- _Excerpt provided_
*****

Another new semester, another iPhone refresh.
If you are planning on buying the iPhone 5s or 5c … stop. Put your wallet back in your pocket or purse, turn around, walk across the street, and buy an Android phone. You have literally almost no excuse to be settling for a second-rate product like the 5s or 5c.
In the same breath, saying a thing like that to you, my dear readers, saddens me. I do not want to be the bearer of bad news. I do not want Apple to have hit rock bottom. I do not want my favorite computer hardware and software manufacturer to lose its relevance and fade into obscurity. So let’s, in this article, take a good, long look at the Apple Computer Corporation and think about what brought it here and how it might still be saved. Trust me, it is not as hard as it looks.
In the late 1990s to early 2000s, after the late Steve Jobs was brought back to the company despite his earlier ousting in 1985, Apple decided that its products were too diverse and fragmented. With confusing, poorly differentiated products like the Quadra line, Centris line, Perfoma line, LC line, and the newer PowerMac line, Jobs made one of the only intelligent business decisions ever made in Apple’s corporate history: He decided to simplify.
A four-square model outlined Apple’s new product lineup strategy. There were to be two main offerings: a professional level of hardware and a consumer level of hardware, to wit, the Power-series and the i-series. The simplification allowed for professionals and power users to buy the appropriately titled PowerBook and PowerMac, while consumers looking to live an Internet-connected life would choose the iBook and the iMac.
This strategy continues to work magically well, even in the present-day lineup. With the substitution of “Power” for “Pro” in the desktop lineup and the famous “i” prefix for an “Air” suffix in the laptops, the Apple computer hardware lineup continues to be simple, easy to understand, and very intuitively marketed for its intended audience. Most of us know without even giving it a second thought whether we need the greater power of a MacBook Pro or whether we value the lighter form and longer battery life of the MacBook Air.
The same model should apply to the iPhone and iPad. Just stop, think, and try to imagine why that would make sense given the current flurry of criticisms surrounding the iPhones 5s and 5c. What are people saying? The iPhone is too restrictive; it does not grant users the same freedoms with regard to file storage and operating system (OS)-level app integration that Android does; it is under-powered and over-regulated. Sounds an awful lot like we need a MacPhone. It would not even require all that much change—Apple could simply create a revised, slightly beefier phone following most of the same guidelines that applied to the design of the iPhone, but with essentially a developer version of the OS installed. The usual caveats would apply—the OS may be less stable, apps may crash or not run as expected, etc. At the same time, features such as the ability to open any file with any app and play normal web content would be standard system features on the MacPhone. And for the rest of us? We get the standard iPhone—restrictions and all—but the device just works. For most consumers, that’s not a problem at all. Same applies to the iPad: make a fuller-featured MacPad and a more restrictive-but-efficient iPad.

*****

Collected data
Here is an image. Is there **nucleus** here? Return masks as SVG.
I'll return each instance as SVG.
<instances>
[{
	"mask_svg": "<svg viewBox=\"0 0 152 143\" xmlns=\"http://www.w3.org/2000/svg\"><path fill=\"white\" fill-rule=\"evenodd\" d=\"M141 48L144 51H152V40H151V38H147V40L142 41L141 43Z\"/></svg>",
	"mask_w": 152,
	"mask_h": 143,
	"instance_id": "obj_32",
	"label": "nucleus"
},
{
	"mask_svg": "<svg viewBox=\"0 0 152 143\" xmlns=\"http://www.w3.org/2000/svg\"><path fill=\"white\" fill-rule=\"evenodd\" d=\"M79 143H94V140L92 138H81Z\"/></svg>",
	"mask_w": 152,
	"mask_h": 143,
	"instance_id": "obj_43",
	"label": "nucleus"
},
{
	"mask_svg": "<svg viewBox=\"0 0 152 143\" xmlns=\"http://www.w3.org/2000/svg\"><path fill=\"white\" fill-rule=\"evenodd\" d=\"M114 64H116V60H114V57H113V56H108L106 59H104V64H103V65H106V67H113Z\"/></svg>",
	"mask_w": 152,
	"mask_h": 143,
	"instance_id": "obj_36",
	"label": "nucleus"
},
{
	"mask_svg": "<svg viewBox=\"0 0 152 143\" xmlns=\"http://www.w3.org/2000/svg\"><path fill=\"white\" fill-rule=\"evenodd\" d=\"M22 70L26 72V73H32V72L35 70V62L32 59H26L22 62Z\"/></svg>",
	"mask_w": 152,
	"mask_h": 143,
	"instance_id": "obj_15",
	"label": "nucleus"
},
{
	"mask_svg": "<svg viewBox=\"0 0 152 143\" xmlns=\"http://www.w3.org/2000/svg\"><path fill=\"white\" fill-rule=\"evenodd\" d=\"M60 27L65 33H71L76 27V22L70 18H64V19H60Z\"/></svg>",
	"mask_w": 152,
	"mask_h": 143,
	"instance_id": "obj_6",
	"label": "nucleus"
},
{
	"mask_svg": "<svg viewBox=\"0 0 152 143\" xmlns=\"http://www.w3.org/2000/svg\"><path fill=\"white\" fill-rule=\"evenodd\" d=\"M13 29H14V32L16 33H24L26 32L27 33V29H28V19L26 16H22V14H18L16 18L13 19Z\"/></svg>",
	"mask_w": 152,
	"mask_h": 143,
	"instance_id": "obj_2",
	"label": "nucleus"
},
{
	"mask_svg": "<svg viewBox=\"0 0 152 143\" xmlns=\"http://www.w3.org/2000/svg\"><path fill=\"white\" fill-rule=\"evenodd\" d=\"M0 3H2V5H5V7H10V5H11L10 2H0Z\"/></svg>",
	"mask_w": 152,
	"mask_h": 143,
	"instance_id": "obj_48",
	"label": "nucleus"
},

*****

- _Required action 1_
According to the article on Apple, in what year was Steve Jobs first ousted from the company?
- _Required action 2_
Retype the stretch of the Apple article from "Another new semester, another" through "as it looks.".
These records are material separate from the Apple article.

- _Answer box 1_
1985

- _Answer box 2_
Another new semester, another iPhone refresh.
If you are planning on buying the iPhone 5s or 5c … stop. Put your wallet back in your pocket or purse, turn around, walk across the street, and buy an Android phone. You have literally almost no excuse to be settling for a second-rate product like the 5s or 5c.
In the same breath, saying a thing like that to you, my dear readers, saddens me. I do not want to be the bearer of bad news. I do not want Apple to have hit rock bottom. I do not want my favorite computer hardware and software manufacturer to lose its relevance and fade into obscurity. So let’s, in this article, take a good, long look at the Apple Computer Corporation and think about what brought it here and how it might still be saved. Trust me, it is not as hard as it looks.